CSTO member countries' leaders pose during a photograph session at a summit meeting of the leaders of CSTO member states in the Kremlin, May 16, 2022. /CFP.
A meeting of all leaders of the Collective Security Treaty Organization was held in Moscow on 16 May. The meeting marked the 30th anniversary of the security agreement and the 20th anniversary of the organization’s life. They were attended by the heads of state of the member states: Armenian Prime Minister Nikol Pashinyan, President of Belarus Aleksandr Lukashenko, President of Kazakhstan Kassym-Jomart Tokayev, President of Kyrgyzstan Sadyr Japarov, President of Tajikistan Emomali Rahmon and President of Russia Vladimir Putin. But was it just a celebration or a promise of something new?
The Collective Security Treaty Organization is a security defense alliance that unites many of the former Soviet states. After the formation of the Commonwealth of Independent States (CIS) in 1991, a major concern for Russia, in particular, was its continued influence in the now isolated, former territory. The CIS was the first step toward this but something more effective was needed, a security alliance would be formed when the newly established states would acquire a suitable national military force. The alliance was formed in 1992 in response to external threats. The agreement was signed in Tashkent with the participation of Uzbekistan, Georgia, and Azerbaijan.

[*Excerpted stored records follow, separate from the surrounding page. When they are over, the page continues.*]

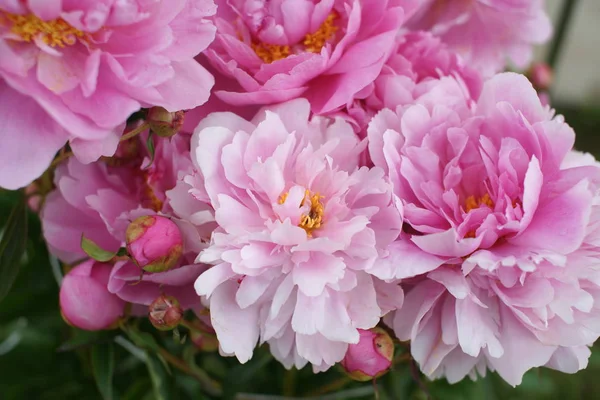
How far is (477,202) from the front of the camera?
385 millimetres

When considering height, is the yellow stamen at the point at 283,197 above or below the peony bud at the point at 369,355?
above

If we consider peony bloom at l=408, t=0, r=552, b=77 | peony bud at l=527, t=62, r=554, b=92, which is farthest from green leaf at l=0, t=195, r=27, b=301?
peony bud at l=527, t=62, r=554, b=92

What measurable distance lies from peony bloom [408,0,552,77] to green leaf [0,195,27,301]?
347 mm

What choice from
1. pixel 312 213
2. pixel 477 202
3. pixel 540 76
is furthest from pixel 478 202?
pixel 540 76

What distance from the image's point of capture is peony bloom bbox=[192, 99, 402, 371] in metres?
0.33

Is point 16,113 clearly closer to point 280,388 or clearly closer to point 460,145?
point 460,145

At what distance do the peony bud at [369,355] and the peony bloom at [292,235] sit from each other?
0.04 feet

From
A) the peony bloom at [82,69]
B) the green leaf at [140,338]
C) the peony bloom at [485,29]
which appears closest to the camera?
the peony bloom at [82,69]

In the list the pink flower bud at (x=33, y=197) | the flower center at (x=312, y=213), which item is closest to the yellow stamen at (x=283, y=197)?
the flower center at (x=312, y=213)

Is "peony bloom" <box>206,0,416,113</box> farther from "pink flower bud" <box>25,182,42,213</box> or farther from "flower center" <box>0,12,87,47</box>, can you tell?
"pink flower bud" <box>25,182,42,213</box>

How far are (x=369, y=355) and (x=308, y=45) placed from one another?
7.8 inches

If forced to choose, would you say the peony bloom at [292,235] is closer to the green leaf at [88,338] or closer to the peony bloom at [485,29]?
the green leaf at [88,338]

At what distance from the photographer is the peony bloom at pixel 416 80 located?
1.25ft

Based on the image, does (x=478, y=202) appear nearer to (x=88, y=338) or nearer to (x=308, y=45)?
(x=308, y=45)
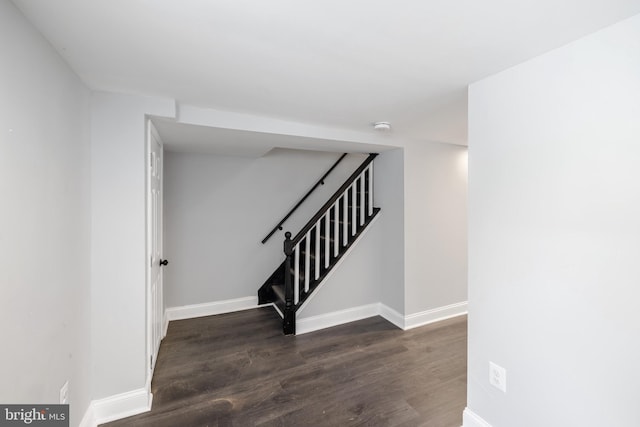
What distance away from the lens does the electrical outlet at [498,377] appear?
1.48m

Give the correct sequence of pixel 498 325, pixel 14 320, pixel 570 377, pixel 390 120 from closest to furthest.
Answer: pixel 14 320
pixel 570 377
pixel 498 325
pixel 390 120

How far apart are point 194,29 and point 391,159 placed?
246 cm

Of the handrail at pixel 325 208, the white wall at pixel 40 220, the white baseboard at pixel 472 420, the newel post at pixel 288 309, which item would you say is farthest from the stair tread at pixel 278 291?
the white baseboard at pixel 472 420

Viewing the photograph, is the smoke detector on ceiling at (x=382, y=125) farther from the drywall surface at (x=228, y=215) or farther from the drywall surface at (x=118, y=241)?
the drywall surface at (x=118, y=241)

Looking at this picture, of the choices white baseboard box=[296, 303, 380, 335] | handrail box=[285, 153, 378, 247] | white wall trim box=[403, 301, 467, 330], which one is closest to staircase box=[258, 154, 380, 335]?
handrail box=[285, 153, 378, 247]

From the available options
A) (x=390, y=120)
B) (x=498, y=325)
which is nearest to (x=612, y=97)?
(x=498, y=325)

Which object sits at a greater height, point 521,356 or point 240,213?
point 240,213

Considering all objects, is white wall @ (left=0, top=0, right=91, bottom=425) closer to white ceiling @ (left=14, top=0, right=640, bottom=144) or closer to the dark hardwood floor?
white ceiling @ (left=14, top=0, right=640, bottom=144)

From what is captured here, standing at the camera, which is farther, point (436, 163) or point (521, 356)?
point (436, 163)

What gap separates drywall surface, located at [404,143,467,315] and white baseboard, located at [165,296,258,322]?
6.66ft

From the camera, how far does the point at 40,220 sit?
1.17m

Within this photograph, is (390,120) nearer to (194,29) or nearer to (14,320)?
(194,29)

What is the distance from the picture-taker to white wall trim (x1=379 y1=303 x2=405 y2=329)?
10.1ft

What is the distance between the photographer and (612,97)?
110 centimetres
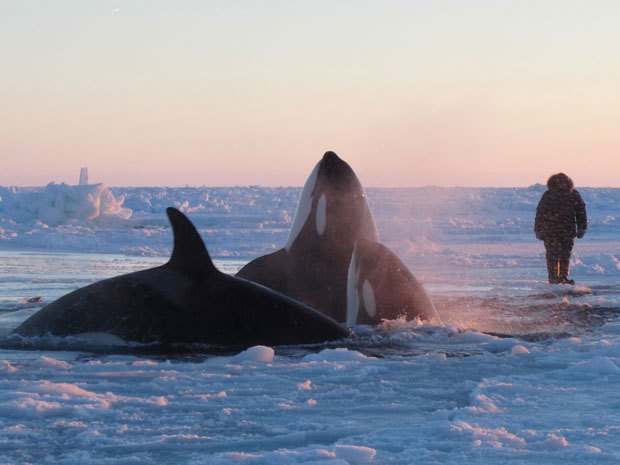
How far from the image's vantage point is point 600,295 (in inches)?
489

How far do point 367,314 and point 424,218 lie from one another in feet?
114

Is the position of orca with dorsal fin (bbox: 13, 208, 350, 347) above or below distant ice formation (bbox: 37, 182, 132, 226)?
below

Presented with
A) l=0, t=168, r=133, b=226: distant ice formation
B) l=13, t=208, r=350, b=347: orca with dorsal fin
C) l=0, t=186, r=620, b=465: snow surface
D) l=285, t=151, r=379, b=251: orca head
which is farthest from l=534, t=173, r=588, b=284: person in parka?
l=0, t=168, r=133, b=226: distant ice formation

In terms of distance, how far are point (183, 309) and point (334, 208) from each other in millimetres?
2777

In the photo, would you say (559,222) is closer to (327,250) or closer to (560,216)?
(560,216)

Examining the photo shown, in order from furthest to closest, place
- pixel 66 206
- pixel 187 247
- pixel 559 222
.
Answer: pixel 66 206, pixel 559 222, pixel 187 247

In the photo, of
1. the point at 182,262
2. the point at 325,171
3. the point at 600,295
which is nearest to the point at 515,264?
the point at 600,295

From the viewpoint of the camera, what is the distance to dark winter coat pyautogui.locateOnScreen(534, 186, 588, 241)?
558 inches

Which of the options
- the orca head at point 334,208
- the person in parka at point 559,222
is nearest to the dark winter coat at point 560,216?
the person in parka at point 559,222

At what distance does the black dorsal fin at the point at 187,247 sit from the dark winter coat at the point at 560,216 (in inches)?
318

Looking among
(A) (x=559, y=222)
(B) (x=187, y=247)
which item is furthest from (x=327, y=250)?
(A) (x=559, y=222)

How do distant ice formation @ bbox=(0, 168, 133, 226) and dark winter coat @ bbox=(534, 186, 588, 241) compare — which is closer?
dark winter coat @ bbox=(534, 186, 588, 241)

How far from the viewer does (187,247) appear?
7305 millimetres

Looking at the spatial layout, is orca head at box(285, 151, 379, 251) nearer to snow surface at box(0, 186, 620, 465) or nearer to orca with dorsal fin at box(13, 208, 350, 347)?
snow surface at box(0, 186, 620, 465)
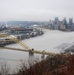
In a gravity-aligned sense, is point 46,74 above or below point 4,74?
above

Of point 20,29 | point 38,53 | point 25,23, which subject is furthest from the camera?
point 25,23

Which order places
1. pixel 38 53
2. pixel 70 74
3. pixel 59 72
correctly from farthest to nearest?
pixel 38 53, pixel 59 72, pixel 70 74

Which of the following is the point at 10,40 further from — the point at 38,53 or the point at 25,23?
the point at 25,23

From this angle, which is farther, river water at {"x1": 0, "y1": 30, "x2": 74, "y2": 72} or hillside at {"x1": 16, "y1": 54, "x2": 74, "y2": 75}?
river water at {"x1": 0, "y1": 30, "x2": 74, "y2": 72}

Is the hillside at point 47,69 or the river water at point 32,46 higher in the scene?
the hillside at point 47,69

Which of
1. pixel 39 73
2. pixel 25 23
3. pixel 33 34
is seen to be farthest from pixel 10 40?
pixel 25 23

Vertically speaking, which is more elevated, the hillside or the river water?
the hillside

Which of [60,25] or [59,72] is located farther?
[60,25]

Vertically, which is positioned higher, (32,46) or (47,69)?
(47,69)

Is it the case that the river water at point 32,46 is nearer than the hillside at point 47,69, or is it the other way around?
the hillside at point 47,69

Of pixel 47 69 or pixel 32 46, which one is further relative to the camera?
pixel 32 46
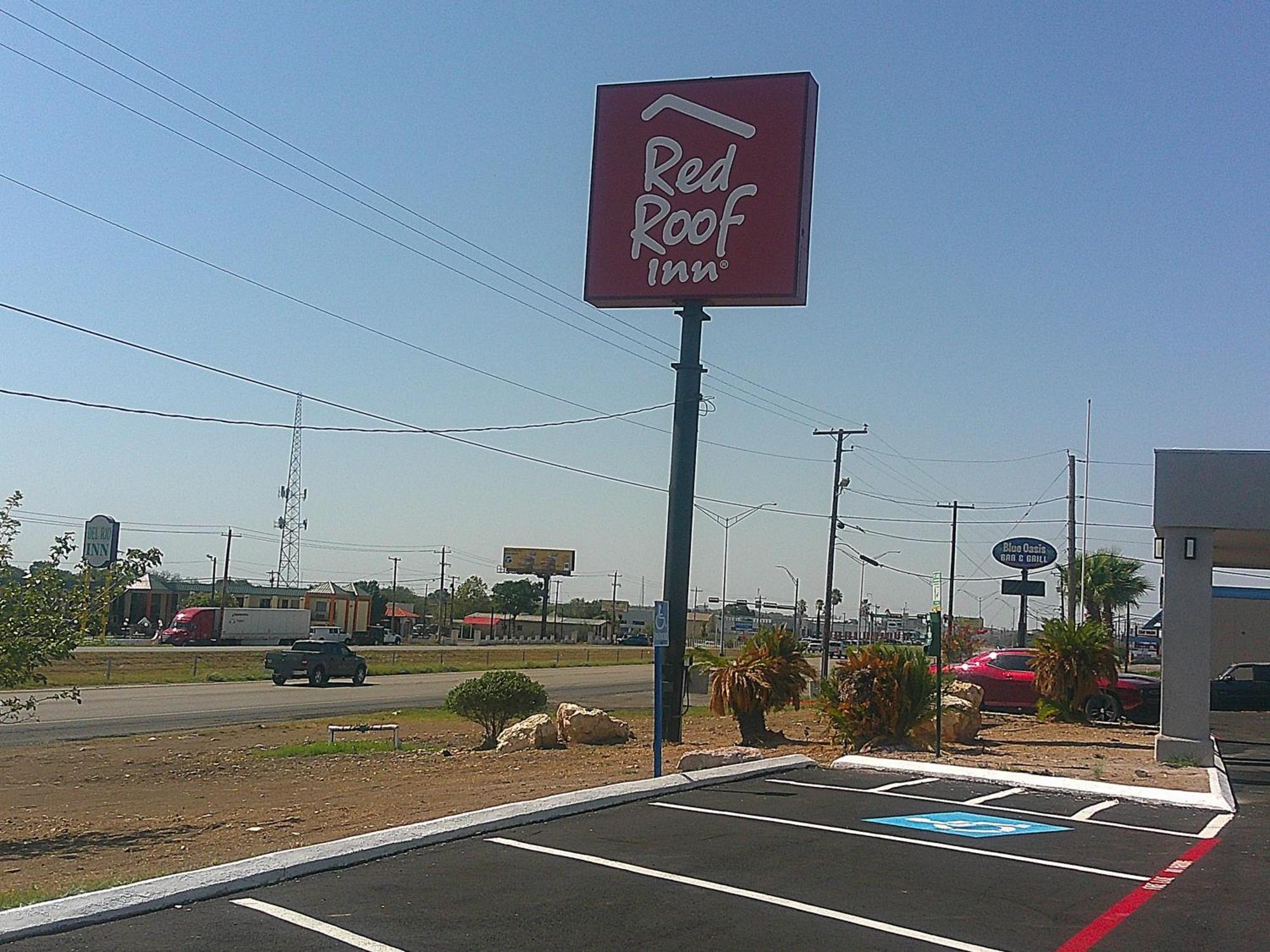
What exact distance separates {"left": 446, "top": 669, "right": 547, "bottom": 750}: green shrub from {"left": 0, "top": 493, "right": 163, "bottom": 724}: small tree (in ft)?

The fourth article of the Treaty sums up the alliance`s main goal by stipulating that an aggression towards a member will immediately activate all the other members concerning necessary assistance, including a military one. A provision, this one, reminiscent of the equivalent article of the NATO treaty. A recent application of this provision took place during the January 2022 protests in Kazakhstan, when president Tokayev required the CSTO support to suppress what had been depicted as a terrorist threat.
The recent meeting in Moscow did not seem to be just a celebration. This can be understood in the speech of Vladimir Putin where he made it clear that the Unipolar Order belongs to the past and has new divisions. The West has been blamed for a bitter struggle over the CSTO’s responsibilities, first and foremost a full-scale hybrid war against its members, particularly Russia and Belarus. Furthermore, NATO is described as a hypocritical alliance that covers its aggressive character behind a defensive, including neutral states such as Sweden and Finland.
An important element of the discourse is the reference to the motives of the well-known Nazis. According to the Russian president, the West, through NATO, is poisoning Ukraine by injecting strong doses of nationalism and Nazism, citing the strong wave of Russophobia in Europe, the first example being the city of Odessa. So the members of the CSTO need to form a more united coalition through greater political coordination.
Although the latter seems to be the main goal of the discourse on tackling the new augmented NATO wave, a fundamental question naturally arises and concerns whether these statements should be considered as truly politically limited, or whether they represent a soft one. Introducing a new military strategy. Whatever the choice, the scene may not remind us of a new version of the Cold War era.